What hasn't happened, however: it hasn't become completely transparent. The long s really does look a lot like an f, so much so that I can find it confusing when the context doesn't help me out. The fact that these books are always facsimiles and that the originals were printed on coarse paper and the ink has smudged, does not make it any easier to tell when one is looking at an s and when at an f. So far, the most difficult instance I have encountered involved a reference to "the Learned Dr. Voſſius". Or was it Voffius? Or Vofſius? Or was it Voſfius? Well, I found out later it was indeed Vossius; this is Dr. Gerhard Johann Voss (1577-1649), Latinized to "Vossius". But I was only able to be sure because I encountered the name somewhere else with the short s's.

This typographic detail raises a question of scholarly ethics that I don't know how to answer. In an earlier article, I needed to show how 17th-century writers referred to dates early in the year, which in common nomenclature occurred during one year, but which legally were part of the preceding year. Simply quoting one of these writers wasn't enough, because the date was disambiguated typographically, with the digit for the legal year directly above the digit for the conventional year. So I programmed TeX to demonstrate the typography:

 To this I W.D. shall add another Remark I find in the minutes of the {\it Royal Society\/}, {\it February\/} 20. $167^8_9$, {\it viz.\/}$\ldots$

But this raised another problem: to what degree should I reproduce the original typography? There is a scale here of which substitutions are more or less permissible:

  1. Most permissible is to replace the original 17th-century font with a modern one.

  2. Slightly less permissible would be to reduce the heavy 17th-century usage of italic face, in Royal Society for example, replacing it with roman typefaces.

  3. Slightly less permissible still would be to replace the 17th-century capitalization conventions with 20th-century conventions.
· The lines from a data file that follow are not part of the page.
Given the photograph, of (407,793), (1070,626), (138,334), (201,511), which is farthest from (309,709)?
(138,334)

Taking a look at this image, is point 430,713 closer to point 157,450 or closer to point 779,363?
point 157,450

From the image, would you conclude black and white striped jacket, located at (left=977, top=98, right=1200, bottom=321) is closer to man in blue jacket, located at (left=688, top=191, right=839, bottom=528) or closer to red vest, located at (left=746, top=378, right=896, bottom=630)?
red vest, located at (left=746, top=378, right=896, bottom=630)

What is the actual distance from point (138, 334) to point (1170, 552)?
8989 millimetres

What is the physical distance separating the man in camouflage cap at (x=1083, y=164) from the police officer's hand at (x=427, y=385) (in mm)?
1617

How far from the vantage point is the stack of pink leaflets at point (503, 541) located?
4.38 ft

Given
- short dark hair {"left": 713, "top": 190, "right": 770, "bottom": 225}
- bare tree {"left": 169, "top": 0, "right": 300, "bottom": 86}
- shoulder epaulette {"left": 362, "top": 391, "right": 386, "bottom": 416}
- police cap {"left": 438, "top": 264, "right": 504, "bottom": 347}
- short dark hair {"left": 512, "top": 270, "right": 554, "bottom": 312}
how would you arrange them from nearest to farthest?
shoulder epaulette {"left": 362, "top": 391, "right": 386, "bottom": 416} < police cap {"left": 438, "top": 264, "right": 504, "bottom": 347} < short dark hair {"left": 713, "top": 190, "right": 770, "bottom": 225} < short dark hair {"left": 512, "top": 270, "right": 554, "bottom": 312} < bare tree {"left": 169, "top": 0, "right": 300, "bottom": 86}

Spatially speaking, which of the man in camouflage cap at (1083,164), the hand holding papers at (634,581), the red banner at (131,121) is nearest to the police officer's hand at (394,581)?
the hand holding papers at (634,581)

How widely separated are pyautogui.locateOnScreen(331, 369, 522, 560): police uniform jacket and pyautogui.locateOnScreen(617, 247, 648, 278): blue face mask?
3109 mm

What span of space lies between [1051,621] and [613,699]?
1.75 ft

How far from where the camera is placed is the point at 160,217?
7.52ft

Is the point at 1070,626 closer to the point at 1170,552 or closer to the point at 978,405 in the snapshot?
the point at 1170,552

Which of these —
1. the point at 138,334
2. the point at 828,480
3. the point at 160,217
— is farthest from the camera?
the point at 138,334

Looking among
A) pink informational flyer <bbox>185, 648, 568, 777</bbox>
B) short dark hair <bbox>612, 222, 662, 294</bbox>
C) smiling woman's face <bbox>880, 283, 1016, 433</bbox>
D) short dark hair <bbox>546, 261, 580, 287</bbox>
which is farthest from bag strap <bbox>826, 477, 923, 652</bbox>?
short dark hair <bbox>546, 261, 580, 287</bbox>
For example, in C20 we would not capitalize "Remark".

  4. Then can I replace obsolete 17th-century contractions such as "consider'd" with 20th-century equivalents such as "considered"? If that is acceptable, then what about "'tis"? Can I replace "3dly" with "thirdly"?

  5. Can I replace obsolete Baroque spellings such as "plaister", "fatt", and "it self" with "plaster", "fat", and "itself"?

  6. Can I replace obsolete Baroquisms such as "strow'd" in "strow'd on Ice" with "strewn", or "stopple" with "stopper"?

  7. At the bottom of the list, I could just rewrite the whole thing in a modern style and pass it off as what Derham actually wrote.
It seems to me that replacing the long medial s's with short ones is toward the top of this scale. By doing this, I am not changing the spelling, because a long medial s is still an s; I am just replacing one s with another, and this is akin to changing the font. And anyway, my choice was forced, because stock TeX does not have any way to make a long medial s.